-- Start of Material for this exercise --

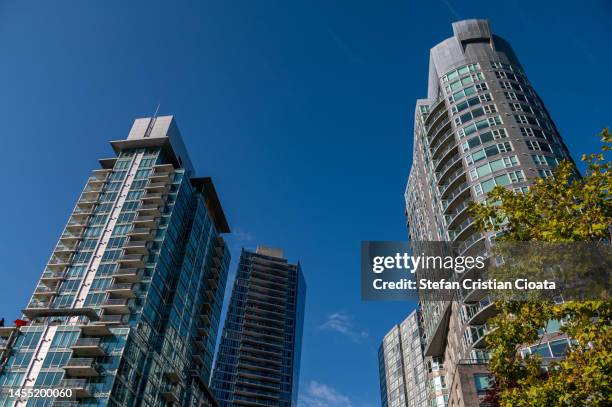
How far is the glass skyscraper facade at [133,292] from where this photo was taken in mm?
60750

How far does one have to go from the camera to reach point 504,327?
16281mm

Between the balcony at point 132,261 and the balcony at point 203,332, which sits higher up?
the balcony at point 132,261

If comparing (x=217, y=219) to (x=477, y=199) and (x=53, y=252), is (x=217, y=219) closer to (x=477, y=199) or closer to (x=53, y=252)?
(x=53, y=252)

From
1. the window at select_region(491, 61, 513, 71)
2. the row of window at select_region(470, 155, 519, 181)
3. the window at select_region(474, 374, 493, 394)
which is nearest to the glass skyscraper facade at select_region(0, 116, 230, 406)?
the window at select_region(474, 374, 493, 394)

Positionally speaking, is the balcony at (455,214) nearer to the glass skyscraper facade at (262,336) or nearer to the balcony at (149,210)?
the balcony at (149,210)

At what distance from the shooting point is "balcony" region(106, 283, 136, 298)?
2724 inches

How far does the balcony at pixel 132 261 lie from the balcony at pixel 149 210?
912cm

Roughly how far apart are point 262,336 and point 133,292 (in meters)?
91.6

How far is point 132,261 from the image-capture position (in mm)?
72812

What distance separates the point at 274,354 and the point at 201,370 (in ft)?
229

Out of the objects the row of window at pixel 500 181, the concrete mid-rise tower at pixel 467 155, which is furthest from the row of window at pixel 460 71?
the row of window at pixel 500 181

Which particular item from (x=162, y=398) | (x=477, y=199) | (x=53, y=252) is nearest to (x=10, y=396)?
(x=162, y=398)

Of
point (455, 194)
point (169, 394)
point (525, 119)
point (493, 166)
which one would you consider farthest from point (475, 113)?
point (169, 394)

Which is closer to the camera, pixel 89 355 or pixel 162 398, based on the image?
pixel 89 355
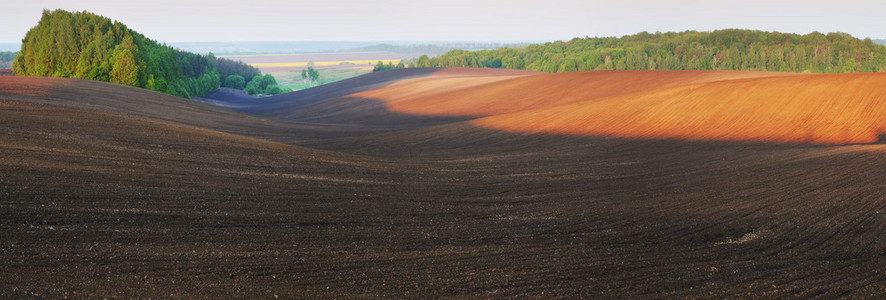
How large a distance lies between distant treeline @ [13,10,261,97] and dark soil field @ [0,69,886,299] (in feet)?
148

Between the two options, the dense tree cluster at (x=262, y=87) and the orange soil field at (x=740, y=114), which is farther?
the dense tree cluster at (x=262, y=87)

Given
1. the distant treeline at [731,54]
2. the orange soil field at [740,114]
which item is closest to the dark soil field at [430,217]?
the orange soil field at [740,114]

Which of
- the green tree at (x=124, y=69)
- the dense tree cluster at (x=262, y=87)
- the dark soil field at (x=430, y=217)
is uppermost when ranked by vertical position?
the green tree at (x=124, y=69)

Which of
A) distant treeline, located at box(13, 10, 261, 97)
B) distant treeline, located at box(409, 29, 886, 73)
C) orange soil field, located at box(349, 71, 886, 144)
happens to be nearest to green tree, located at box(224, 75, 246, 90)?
distant treeline, located at box(13, 10, 261, 97)

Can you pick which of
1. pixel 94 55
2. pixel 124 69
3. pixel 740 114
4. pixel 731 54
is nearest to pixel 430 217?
pixel 740 114

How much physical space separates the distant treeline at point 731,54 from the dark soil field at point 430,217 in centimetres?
11676

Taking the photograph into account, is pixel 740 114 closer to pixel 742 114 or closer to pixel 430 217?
pixel 742 114

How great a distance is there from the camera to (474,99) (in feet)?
186

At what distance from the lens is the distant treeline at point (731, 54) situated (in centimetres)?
13450

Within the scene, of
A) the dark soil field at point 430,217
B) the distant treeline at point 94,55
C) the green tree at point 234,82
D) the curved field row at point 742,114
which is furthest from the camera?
the green tree at point 234,82

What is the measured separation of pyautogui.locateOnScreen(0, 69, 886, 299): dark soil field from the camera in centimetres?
1111

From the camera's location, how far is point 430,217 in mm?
16562

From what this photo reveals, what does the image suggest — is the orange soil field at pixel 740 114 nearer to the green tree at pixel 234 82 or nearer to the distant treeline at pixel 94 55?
the distant treeline at pixel 94 55

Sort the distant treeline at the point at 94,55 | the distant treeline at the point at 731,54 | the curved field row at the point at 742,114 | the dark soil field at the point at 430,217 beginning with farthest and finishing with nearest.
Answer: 1. the distant treeline at the point at 731,54
2. the distant treeline at the point at 94,55
3. the curved field row at the point at 742,114
4. the dark soil field at the point at 430,217
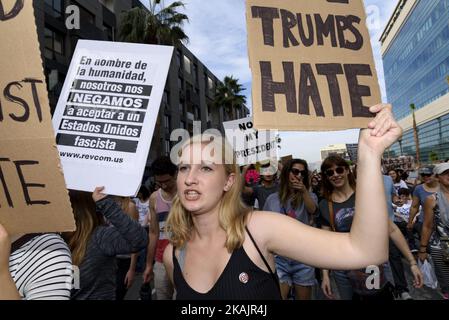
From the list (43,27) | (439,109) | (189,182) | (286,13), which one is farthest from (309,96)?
(439,109)

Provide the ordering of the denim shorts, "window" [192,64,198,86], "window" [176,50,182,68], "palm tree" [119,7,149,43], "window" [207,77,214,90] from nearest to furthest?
the denim shorts < "palm tree" [119,7,149,43] < "window" [176,50,182,68] < "window" [192,64,198,86] < "window" [207,77,214,90]

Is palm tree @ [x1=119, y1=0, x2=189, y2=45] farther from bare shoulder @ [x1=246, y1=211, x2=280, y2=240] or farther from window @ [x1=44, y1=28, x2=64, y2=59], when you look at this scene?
bare shoulder @ [x1=246, y1=211, x2=280, y2=240]

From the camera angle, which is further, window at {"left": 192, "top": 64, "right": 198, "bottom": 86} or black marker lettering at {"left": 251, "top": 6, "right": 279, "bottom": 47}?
window at {"left": 192, "top": 64, "right": 198, "bottom": 86}

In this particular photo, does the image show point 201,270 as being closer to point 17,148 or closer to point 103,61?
point 17,148

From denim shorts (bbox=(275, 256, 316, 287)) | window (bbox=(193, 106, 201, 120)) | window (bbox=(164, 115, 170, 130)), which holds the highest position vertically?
window (bbox=(193, 106, 201, 120))

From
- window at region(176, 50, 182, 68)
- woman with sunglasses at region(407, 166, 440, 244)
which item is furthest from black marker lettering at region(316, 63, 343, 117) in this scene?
window at region(176, 50, 182, 68)

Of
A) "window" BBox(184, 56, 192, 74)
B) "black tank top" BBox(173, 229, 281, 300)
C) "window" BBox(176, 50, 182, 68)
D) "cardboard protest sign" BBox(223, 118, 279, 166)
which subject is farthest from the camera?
"window" BBox(184, 56, 192, 74)

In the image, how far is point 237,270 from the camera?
5.82ft

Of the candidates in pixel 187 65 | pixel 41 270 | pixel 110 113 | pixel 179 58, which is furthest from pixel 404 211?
pixel 187 65

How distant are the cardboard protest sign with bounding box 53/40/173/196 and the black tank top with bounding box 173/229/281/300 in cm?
67

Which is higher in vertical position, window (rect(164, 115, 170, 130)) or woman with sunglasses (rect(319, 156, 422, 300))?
window (rect(164, 115, 170, 130))

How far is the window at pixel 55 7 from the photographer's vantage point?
20.4m

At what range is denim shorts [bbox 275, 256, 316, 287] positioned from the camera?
416 centimetres

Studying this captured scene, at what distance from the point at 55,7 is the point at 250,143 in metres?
19.8
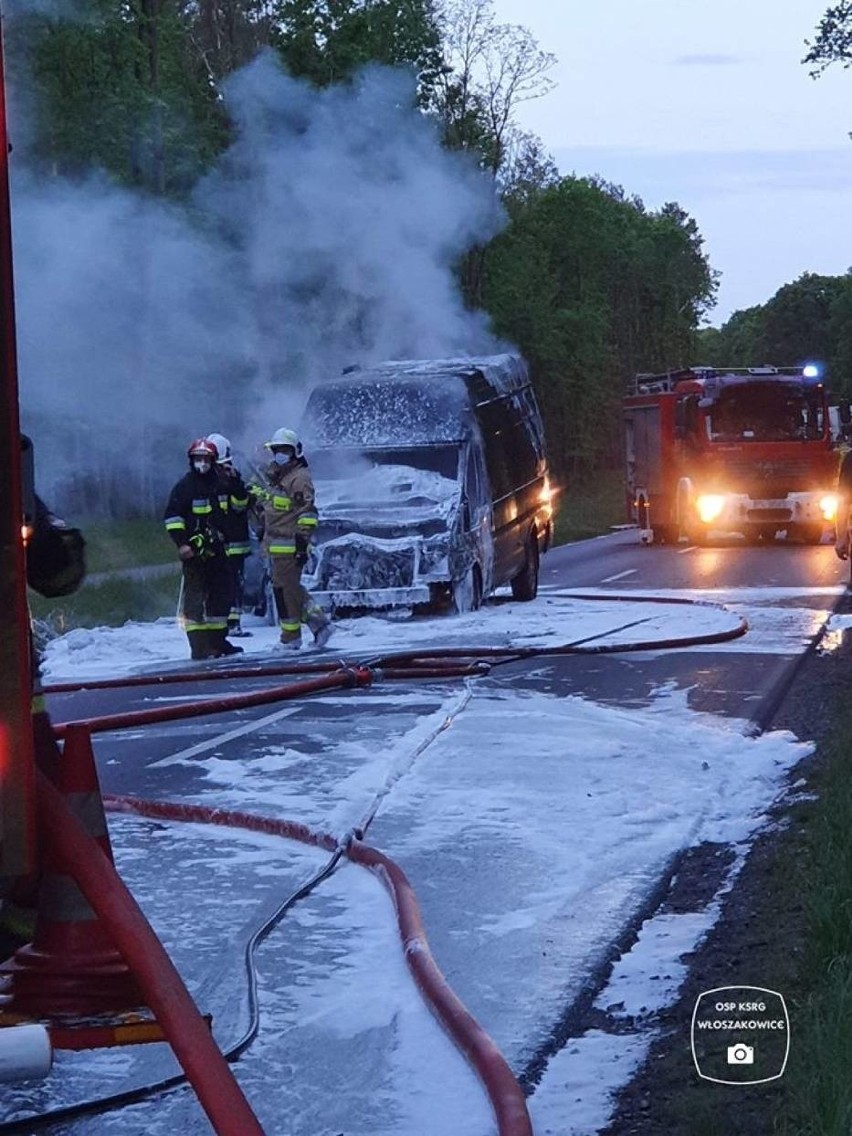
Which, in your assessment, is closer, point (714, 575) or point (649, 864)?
point (649, 864)


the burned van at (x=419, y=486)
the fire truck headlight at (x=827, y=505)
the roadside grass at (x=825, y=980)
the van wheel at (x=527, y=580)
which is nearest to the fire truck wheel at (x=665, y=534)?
the fire truck headlight at (x=827, y=505)

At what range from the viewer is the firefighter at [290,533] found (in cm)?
1502

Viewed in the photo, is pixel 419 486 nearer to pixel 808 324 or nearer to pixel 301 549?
pixel 301 549

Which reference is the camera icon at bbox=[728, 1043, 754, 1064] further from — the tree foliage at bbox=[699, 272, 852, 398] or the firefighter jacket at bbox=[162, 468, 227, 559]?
the tree foliage at bbox=[699, 272, 852, 398]

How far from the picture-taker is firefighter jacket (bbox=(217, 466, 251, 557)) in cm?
1513

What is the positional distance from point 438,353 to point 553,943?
24236 mm

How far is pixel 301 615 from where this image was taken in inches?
597

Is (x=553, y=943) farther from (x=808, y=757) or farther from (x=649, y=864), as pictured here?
(x=808, y=757)

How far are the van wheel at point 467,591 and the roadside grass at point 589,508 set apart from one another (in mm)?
19527

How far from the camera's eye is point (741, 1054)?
15.4 feet

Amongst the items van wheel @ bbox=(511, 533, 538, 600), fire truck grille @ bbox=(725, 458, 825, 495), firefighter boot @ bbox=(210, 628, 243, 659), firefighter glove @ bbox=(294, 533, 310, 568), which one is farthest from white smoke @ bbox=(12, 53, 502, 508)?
firefighter boot @ bbox=(210, 628, 243, 659)

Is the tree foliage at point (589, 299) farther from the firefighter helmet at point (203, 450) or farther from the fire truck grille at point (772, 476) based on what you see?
the firefighter helmet at point (203, 450)

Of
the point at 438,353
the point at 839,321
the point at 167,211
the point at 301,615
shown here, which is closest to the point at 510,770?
the point at 301,615

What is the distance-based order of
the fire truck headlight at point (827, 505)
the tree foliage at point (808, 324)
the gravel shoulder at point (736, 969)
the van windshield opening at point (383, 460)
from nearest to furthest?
the gravel shoulder at point (736, 969) → the van windshield opening at point (383, 460) → the fire truck headlight at point (827, 505) → the tree foliage at point (808, 324)
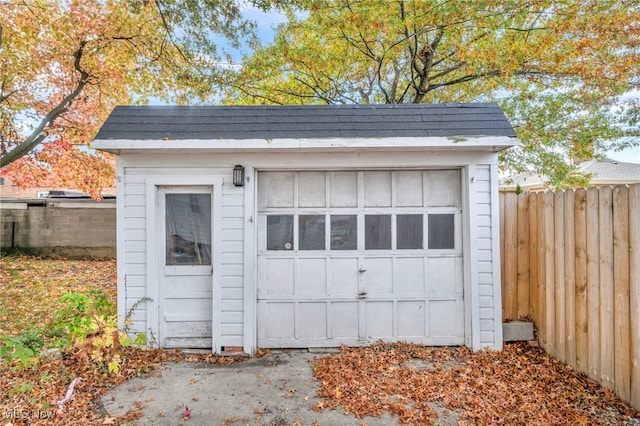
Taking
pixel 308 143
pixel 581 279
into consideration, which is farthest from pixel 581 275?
pixel 308 143

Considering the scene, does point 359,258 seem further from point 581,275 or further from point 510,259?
point 581,275

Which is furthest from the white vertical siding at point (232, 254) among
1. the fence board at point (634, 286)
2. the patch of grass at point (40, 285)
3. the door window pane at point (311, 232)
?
the fence board at point (634, 286)

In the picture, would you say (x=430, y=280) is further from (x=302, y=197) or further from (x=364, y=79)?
(x=364, y=79)

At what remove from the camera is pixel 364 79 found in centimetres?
971

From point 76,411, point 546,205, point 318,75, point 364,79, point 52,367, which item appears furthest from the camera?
point 364,79

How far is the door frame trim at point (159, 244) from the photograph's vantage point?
397 cm

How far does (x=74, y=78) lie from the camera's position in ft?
30.2

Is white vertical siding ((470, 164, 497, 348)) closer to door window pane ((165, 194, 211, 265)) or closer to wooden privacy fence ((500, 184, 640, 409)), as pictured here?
wooden privacy fence ((500, 184, 640, 409))

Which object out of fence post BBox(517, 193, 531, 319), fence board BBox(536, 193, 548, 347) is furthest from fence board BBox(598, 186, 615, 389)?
fence post BBox(517, 193, 531, 319)

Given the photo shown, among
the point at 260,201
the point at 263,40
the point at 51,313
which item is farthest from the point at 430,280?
the point at 263,40

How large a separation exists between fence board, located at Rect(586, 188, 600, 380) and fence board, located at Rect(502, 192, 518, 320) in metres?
1.07

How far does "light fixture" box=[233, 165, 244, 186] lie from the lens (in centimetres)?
395

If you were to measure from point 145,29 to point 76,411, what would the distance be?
8389mm

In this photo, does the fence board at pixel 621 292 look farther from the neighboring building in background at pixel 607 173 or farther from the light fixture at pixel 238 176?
the neighboring building in background at pixel 607 173
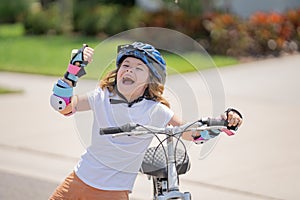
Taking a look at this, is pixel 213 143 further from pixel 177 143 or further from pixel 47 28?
pixel 47 28

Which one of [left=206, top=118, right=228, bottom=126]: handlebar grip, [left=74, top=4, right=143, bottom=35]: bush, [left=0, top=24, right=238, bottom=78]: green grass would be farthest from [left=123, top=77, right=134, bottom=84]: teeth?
[left=74, top=4, right=143, bottom=35]: bush

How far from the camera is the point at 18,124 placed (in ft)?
32.7

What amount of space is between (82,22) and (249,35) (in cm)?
711

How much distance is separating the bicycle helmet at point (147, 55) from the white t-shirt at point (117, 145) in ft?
0.66

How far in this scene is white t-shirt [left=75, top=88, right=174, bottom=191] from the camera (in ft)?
13.1

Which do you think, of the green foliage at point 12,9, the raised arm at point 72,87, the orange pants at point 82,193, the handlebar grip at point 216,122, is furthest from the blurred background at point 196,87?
the green foliage at point 12,9

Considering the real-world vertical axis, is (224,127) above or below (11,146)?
above

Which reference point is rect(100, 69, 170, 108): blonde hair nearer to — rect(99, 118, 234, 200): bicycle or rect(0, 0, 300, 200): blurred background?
rect(0, 0, 300, 200): blurred background

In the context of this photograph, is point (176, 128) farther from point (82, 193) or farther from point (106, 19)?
point (106, 19)

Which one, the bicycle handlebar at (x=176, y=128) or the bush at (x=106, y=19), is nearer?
the bicycle handlebar at (x=176, y=128)

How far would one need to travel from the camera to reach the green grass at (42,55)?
51.4 ft

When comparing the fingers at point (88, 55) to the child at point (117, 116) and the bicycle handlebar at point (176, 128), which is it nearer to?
the child at point (117, 116)

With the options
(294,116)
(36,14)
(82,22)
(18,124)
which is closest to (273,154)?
(294,116)

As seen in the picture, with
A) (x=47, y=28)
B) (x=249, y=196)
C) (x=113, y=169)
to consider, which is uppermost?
(x=113, y=169)
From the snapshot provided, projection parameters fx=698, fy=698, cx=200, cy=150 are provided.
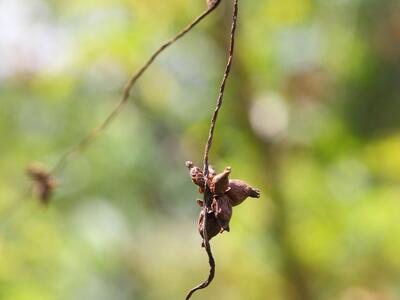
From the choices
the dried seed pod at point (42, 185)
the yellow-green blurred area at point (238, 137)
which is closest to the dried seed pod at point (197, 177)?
the dried seed pod at point (42, 185)

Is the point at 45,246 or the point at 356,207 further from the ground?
the point at 45,246

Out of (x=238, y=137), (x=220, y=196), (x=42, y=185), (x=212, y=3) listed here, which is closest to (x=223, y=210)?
(x=220, y=196)

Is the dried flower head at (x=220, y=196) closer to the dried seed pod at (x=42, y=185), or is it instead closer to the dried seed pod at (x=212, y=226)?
the dried seed pod at (x=212, y=226)

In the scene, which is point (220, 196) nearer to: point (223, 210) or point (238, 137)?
point (223, 210)

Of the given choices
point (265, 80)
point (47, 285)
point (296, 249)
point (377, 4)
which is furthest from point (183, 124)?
point (377, 4)

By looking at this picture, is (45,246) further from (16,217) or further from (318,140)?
(318,140)

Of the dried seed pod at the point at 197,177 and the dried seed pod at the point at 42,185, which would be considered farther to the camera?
the dried seed pod at the point at 42,185
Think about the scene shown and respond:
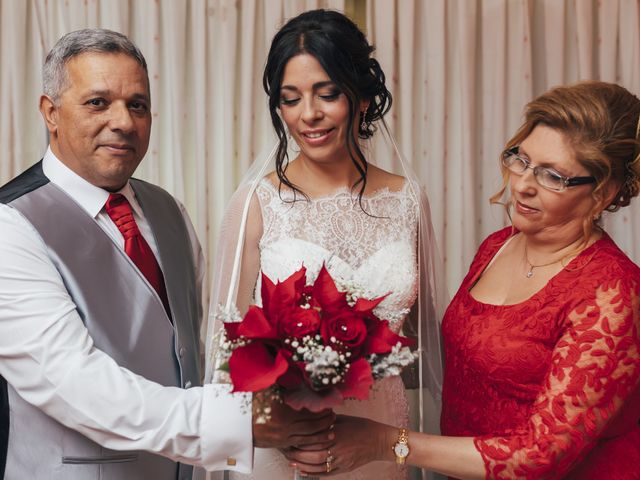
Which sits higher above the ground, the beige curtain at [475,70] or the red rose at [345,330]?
the beige curtain at [475,70]

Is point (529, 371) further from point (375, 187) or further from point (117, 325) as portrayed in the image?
point (117, 325)

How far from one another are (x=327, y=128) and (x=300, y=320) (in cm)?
101

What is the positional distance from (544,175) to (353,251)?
75 cm

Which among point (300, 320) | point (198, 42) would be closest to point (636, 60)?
point (198, 42)

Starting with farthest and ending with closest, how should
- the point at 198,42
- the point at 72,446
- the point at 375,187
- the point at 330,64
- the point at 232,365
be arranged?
the point at 198,42 → the point at 375,187 → the point at 330,64 → the point at 72,446 → the point at 232,365

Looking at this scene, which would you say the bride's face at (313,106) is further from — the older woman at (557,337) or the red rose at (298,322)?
the red rose at (298,322)

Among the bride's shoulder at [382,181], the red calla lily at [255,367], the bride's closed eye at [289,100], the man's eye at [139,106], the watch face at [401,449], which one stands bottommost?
the watch face at [401,449]

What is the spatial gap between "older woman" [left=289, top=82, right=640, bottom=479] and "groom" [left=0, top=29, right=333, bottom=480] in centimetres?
33

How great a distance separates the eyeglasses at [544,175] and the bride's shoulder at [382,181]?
0.62 m

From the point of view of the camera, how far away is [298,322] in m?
1.65

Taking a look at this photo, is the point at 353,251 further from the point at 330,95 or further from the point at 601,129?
the point at 601,129

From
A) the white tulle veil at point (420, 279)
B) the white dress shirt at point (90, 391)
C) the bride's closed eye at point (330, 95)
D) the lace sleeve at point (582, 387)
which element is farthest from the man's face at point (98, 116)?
the lace sleeve at point (582, 387)

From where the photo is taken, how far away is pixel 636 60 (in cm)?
350

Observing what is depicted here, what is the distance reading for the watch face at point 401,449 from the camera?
2.11 metres
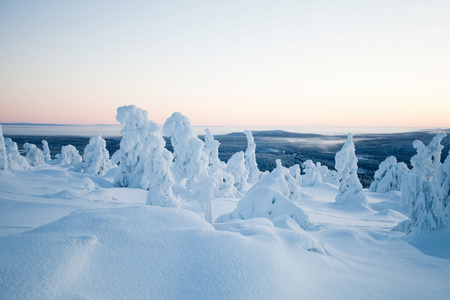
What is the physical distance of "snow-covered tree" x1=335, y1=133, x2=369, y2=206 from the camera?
86.4ft

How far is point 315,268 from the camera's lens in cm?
574

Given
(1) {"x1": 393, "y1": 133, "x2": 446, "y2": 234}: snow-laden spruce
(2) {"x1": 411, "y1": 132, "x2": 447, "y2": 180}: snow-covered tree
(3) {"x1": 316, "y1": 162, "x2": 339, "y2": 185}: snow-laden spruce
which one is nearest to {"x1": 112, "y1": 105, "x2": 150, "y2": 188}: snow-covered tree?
(1) {"x1": 393, "y1": 133, "x2": 446, "y2": 234}: snow-laden spruce

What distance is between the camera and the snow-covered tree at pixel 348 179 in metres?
26.3

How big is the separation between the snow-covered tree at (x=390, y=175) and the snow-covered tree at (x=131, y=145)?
1547 inches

-- End of Material for this exercise --

= Given task =
The line that contains "What is the spatial" opens the part to copy, and the last line of the records closes it; set down those lines exactly, pictures excluded.

= Solved exercise =
What is the spatial gap between "older woman" [left=289, top=82, right=640, bottom=479] and "groom" [left=0, top=29, right=333, bottom=480] in centimetres?
33

How great a distance separates the eyeglasses at [544,175] and the bride's shoulder at [382,181]?
0.62 m

From the point of view of the camera, how far away is [298,322] in m?
1.65

Taking a look at this photo, is the point at 353,251 further from the point at 330,95 or further from the point at 601,129?
the point at 601,129

From
A) the white tulle veil at point (420, 279)
B) the white dress shirt at point (90, 391)
C) the bride's closed eye at point (330, 95)
D) the lace sleeve at point (582, 387)
which element is farthest from the man's face at point (98, 116)?
the lace sleeve at point (582, 387)

From where the photo is taken, how far away is pixel 636 60 (in cm)?
350

Observing what is depicted here, what is the distance reading for the watch face at point 401,449 from the camera?
2.11 metres
What is the physical distance of "snow-covered tree" x1=335, y1=133, x2=369, y2=206 from the camera?
86.4ft

How far is point 315,268 from the camera's lens in cm?
574

Given
(1) {"x1": 393, "y1": 133, "x2": 446, "y2": 234}: snow-laden spruce
(2) {"x1": 411, "y1": 132, "x2": 447, "y2": 180}: snow-covered tree
(3) {"x1": 316, "y1": 162, "x2": 339, "y2": 185}: snow-laden spruce
which one is nearest to {"x1": 112, "y1": 105, "x2": 150, "y2": 188}: snow-covered tree?
(1) {"x1": 393, "y1": 133, "x2": 446, "y2": 234}: snow-laden spruce

What distance is between the camera and the snow-covered tree at pixel 348 179 in metres?
26.3

How big is the separation between the snow-covered tree at (x=390, y=175) and the snow-covered tree at (x=131, y=145)?
1547 inches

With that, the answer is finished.